Spatial question records:

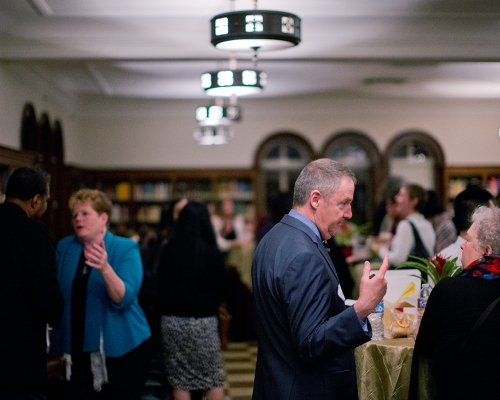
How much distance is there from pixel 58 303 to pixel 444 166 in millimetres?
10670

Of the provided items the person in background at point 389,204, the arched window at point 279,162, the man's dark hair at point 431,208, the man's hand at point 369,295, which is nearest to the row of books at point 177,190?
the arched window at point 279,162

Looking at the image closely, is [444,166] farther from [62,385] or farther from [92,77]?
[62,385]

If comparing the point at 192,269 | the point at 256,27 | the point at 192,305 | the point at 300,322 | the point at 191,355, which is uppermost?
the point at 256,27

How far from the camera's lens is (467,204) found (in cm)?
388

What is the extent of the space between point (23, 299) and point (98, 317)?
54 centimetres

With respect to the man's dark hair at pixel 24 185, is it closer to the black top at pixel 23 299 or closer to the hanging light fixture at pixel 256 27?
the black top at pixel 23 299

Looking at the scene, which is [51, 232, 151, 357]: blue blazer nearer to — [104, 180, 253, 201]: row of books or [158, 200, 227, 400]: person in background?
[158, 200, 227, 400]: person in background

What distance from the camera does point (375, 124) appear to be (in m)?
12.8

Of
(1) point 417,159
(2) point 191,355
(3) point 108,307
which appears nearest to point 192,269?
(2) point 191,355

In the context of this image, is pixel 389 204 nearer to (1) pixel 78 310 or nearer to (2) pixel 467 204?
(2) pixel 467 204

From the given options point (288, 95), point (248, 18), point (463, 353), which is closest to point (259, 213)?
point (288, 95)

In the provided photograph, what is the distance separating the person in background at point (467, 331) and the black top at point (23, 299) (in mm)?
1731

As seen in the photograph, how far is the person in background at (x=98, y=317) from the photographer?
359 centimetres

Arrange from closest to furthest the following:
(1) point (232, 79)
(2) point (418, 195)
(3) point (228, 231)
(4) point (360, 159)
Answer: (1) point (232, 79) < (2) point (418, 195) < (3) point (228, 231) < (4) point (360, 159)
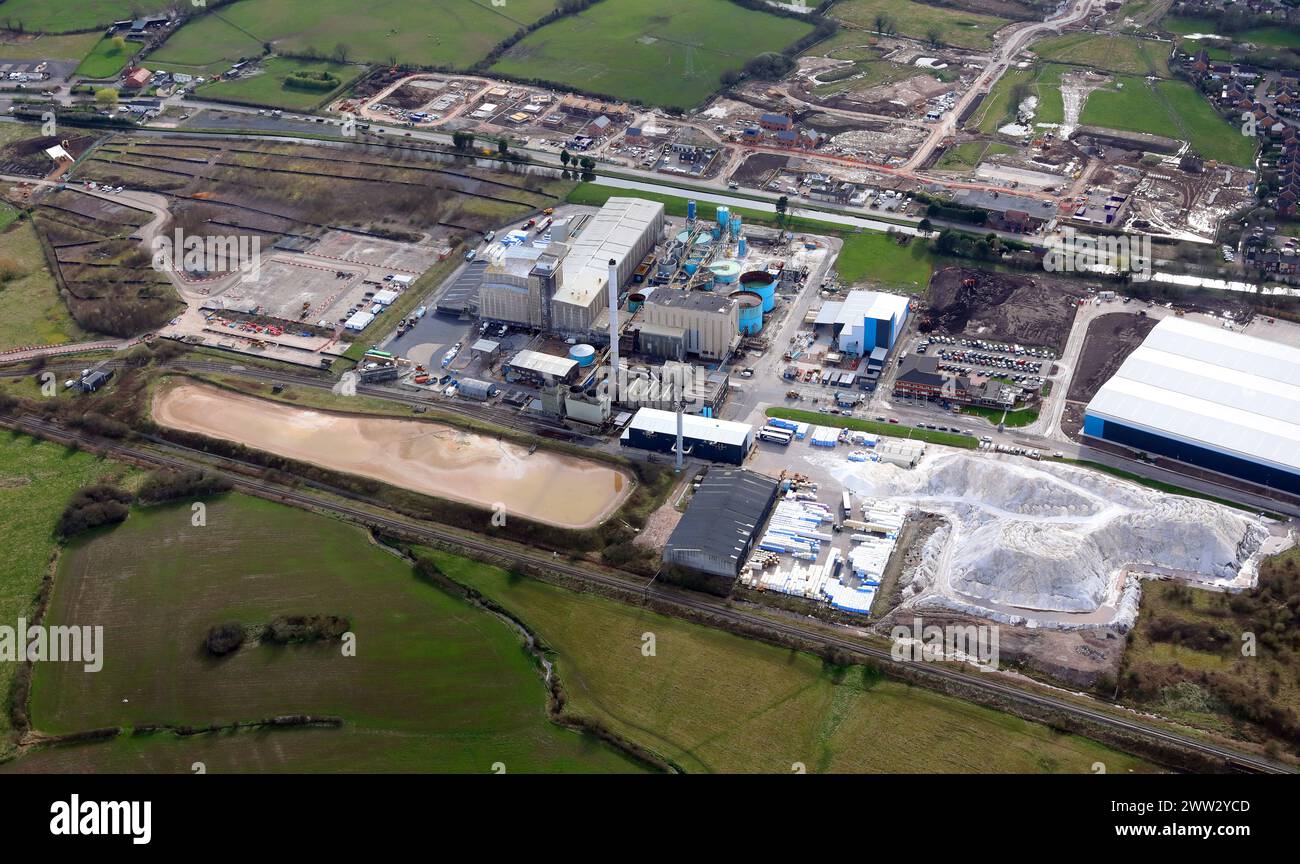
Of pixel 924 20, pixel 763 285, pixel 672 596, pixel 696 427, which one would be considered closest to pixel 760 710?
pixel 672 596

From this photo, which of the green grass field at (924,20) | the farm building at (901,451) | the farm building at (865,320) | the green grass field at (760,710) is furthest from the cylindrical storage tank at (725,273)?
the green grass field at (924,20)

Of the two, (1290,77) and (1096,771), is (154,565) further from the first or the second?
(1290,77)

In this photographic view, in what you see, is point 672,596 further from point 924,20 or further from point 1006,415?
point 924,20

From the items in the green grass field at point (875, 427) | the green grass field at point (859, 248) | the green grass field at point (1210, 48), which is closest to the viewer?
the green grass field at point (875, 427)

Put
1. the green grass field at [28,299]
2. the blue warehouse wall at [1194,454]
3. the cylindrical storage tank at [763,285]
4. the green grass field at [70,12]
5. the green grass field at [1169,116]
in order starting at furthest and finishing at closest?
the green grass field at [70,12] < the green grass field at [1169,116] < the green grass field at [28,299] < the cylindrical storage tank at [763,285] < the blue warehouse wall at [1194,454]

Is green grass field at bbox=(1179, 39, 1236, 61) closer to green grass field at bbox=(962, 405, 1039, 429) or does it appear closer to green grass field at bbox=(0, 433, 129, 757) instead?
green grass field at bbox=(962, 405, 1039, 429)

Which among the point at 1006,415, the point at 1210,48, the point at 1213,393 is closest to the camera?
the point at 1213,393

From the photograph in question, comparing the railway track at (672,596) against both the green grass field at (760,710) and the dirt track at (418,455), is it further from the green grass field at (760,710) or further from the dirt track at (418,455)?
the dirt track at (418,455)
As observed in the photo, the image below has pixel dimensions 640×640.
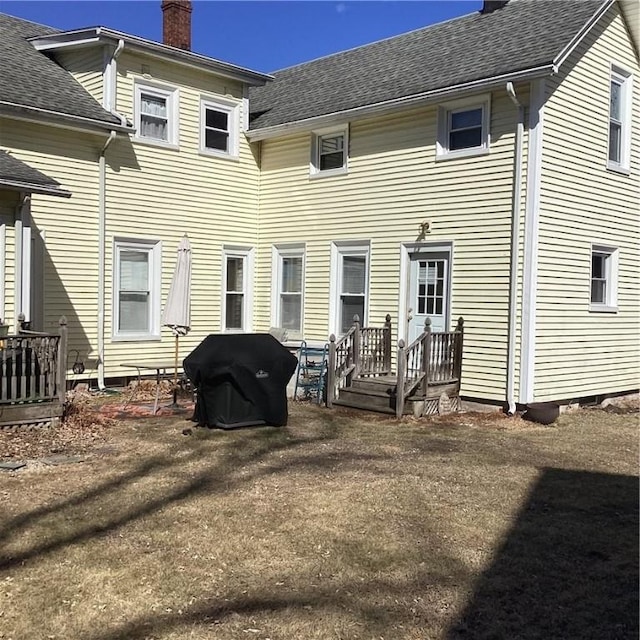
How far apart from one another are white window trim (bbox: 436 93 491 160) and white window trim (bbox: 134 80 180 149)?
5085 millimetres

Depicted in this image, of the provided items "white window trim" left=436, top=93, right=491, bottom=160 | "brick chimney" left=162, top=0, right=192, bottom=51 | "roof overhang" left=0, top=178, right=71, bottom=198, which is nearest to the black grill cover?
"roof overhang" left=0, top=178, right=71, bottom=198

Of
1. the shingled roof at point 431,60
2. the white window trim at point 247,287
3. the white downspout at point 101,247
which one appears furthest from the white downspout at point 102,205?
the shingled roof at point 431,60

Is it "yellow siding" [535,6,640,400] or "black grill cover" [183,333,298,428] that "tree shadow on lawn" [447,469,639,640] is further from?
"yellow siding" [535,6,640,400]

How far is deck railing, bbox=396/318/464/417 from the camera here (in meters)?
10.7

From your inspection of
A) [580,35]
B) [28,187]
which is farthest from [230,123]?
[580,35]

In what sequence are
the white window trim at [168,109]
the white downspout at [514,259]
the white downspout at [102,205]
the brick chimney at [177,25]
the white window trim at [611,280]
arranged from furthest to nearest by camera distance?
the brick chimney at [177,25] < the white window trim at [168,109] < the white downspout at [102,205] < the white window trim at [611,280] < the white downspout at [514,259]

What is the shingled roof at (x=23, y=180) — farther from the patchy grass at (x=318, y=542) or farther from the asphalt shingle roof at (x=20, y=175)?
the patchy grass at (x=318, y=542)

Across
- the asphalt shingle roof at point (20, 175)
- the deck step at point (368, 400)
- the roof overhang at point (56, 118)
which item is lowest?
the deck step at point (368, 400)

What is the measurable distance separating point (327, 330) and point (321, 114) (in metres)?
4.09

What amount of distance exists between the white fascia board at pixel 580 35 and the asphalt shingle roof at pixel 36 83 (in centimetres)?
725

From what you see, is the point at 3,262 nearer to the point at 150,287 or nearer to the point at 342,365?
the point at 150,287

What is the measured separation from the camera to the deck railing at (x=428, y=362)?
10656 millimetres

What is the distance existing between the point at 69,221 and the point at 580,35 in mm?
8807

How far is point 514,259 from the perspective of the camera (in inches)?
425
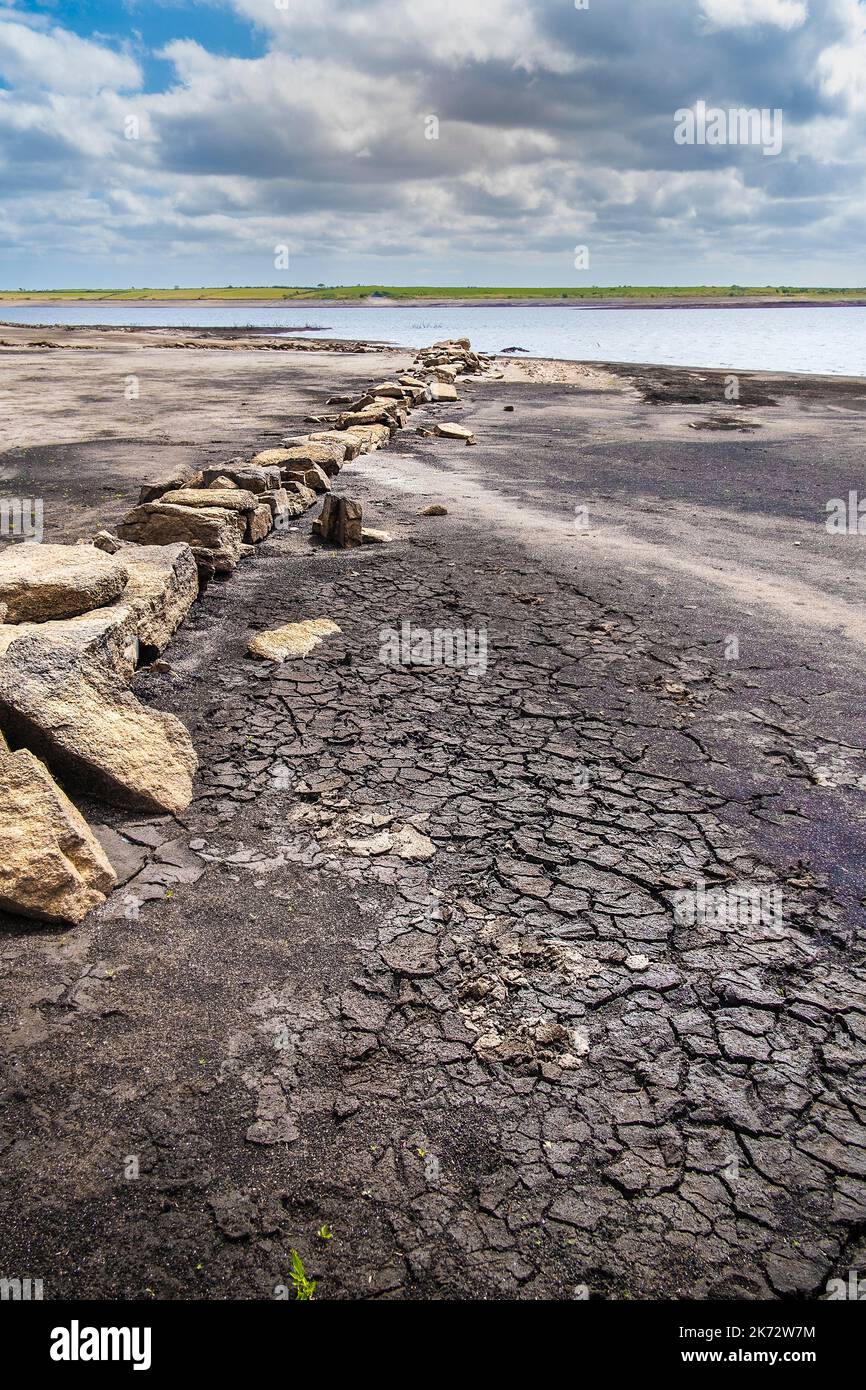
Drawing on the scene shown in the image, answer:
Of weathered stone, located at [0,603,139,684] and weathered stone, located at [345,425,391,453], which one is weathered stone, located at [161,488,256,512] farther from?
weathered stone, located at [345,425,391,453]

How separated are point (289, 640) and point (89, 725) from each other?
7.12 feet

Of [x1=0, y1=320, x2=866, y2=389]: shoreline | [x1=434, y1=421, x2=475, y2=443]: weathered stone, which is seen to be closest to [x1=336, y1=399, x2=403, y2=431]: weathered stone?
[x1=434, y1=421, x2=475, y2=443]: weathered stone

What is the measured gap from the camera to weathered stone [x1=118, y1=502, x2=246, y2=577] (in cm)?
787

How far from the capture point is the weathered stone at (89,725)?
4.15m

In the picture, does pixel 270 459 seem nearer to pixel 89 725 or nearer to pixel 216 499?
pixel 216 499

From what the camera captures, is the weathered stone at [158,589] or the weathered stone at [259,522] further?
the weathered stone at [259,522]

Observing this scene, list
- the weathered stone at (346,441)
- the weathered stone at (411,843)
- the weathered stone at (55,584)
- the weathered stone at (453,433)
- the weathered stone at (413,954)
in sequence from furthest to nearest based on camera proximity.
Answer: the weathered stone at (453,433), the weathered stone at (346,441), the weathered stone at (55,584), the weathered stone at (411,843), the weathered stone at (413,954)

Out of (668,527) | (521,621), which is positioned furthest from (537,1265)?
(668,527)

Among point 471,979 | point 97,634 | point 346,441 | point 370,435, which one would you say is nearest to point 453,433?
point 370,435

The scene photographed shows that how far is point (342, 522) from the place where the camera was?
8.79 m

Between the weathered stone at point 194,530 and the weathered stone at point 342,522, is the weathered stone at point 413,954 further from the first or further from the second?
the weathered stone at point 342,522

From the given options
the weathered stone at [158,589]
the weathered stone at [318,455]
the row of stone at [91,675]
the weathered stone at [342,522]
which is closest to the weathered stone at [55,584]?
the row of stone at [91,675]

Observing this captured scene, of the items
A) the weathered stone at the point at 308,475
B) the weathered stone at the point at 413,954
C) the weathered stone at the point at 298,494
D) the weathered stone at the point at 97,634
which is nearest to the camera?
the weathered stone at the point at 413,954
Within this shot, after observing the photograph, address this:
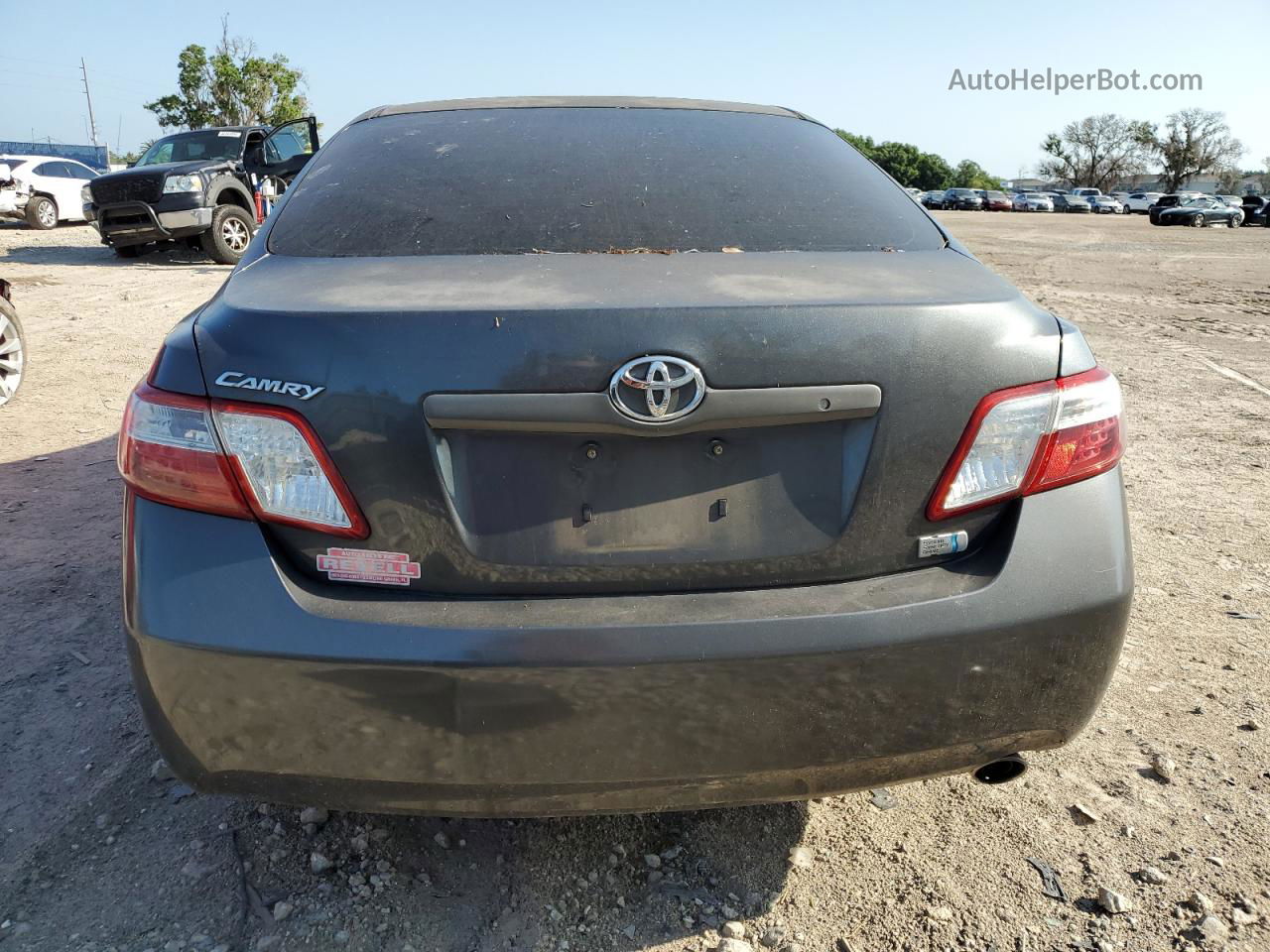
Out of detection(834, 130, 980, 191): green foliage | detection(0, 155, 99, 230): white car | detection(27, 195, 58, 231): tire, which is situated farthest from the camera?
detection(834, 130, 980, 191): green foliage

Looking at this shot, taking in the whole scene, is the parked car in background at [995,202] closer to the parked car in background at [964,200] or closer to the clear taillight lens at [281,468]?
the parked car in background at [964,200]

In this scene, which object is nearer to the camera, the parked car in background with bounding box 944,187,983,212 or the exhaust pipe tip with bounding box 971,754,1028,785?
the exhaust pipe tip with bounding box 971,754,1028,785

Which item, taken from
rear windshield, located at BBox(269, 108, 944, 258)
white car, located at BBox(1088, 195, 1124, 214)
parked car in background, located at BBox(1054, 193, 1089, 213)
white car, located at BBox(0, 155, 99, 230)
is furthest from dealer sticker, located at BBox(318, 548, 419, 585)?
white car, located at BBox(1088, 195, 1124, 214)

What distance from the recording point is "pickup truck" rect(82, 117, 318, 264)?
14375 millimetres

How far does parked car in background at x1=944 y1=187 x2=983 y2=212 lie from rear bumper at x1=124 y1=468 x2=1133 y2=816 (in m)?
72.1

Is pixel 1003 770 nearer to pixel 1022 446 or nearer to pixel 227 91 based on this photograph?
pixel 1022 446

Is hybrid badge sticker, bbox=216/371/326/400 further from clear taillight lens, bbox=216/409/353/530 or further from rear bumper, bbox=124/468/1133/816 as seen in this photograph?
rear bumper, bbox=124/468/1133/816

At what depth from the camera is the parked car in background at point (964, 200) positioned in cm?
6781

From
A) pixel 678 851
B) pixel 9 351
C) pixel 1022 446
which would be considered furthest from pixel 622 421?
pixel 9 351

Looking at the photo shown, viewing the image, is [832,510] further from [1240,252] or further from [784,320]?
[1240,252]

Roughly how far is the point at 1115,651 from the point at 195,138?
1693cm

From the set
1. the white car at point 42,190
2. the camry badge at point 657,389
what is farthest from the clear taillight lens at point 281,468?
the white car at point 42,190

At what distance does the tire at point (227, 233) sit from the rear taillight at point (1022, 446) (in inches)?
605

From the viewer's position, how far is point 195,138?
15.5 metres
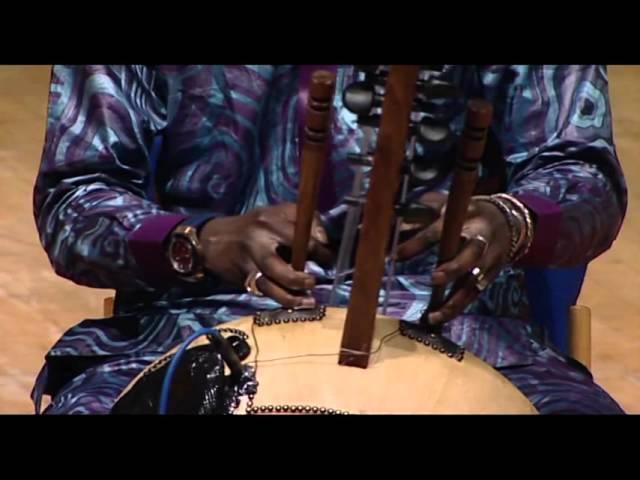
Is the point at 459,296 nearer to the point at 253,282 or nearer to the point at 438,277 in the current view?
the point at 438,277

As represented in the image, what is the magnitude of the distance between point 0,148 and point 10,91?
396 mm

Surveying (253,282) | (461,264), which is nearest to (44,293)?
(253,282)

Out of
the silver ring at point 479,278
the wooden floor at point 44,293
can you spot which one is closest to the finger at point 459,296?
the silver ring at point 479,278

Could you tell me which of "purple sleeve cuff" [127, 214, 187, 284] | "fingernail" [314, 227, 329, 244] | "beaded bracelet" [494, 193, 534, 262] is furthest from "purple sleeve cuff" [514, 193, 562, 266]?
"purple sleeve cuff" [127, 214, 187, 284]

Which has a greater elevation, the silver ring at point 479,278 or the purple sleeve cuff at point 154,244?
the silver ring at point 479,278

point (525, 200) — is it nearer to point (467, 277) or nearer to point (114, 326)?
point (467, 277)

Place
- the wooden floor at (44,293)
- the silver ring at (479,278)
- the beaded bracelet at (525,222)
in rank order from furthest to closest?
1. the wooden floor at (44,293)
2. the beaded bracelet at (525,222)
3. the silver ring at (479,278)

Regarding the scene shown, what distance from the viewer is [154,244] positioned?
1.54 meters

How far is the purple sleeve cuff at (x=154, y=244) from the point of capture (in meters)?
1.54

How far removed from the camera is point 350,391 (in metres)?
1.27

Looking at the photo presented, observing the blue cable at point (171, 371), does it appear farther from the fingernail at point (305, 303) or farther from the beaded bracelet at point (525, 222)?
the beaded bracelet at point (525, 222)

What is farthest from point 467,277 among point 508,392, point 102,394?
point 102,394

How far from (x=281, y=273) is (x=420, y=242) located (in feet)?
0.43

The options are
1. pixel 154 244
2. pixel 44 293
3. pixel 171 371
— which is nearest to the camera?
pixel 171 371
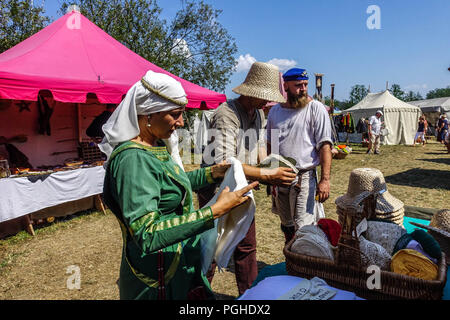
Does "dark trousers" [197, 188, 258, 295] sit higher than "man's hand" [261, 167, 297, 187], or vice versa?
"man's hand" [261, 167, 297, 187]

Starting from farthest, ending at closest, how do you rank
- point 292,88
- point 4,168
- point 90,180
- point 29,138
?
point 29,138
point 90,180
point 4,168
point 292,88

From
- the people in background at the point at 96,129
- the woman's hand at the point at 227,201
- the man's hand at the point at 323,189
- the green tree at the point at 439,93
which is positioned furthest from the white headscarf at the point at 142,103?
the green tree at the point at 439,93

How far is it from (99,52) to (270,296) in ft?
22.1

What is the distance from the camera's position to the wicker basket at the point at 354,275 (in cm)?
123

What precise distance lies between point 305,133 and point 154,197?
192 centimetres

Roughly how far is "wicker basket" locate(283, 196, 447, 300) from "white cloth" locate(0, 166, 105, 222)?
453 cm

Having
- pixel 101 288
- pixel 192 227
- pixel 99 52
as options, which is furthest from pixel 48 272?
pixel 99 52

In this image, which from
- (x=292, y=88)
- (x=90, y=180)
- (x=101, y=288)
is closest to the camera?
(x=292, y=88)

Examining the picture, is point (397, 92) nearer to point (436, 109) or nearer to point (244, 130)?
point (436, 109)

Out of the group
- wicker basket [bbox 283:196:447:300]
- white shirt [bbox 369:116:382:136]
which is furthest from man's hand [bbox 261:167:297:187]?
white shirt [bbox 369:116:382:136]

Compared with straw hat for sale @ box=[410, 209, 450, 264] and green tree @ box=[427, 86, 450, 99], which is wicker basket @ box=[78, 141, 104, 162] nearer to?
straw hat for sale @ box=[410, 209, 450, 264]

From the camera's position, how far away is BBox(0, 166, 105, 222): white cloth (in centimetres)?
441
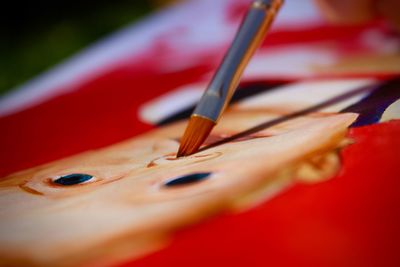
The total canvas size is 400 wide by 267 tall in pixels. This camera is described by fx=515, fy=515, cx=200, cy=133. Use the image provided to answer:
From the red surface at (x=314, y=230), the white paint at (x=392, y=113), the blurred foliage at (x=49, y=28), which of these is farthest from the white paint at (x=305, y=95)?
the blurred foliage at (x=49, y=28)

--- Given request ---
Reproduce the records verbatim from the line containing "Which has a" through the line containing "1.54 meters", including both of those lines.

--- Output ---
Which has a greater elevation, the silver ring at point 479,278 or the purple sleeve cuff at point 154,244?
the silver ring at point 479,278

point (525, 200) — is it nearer to point (467, 277) or nearer to point (114, 326)?
point (467, 277)

Place
- the wooden floor at (44,293)
- the silver ring at (479,278)
- the beaded bracelet at (525,222)
in rank order from furthest to closest?
1. the wooden floor at (44,293)
2. the beaded bracelet at (525,222)
3. the silver ring at (479,278)

Regarding the scene shown, what distance from the viewer is [154,244] positioned?
1.54 meters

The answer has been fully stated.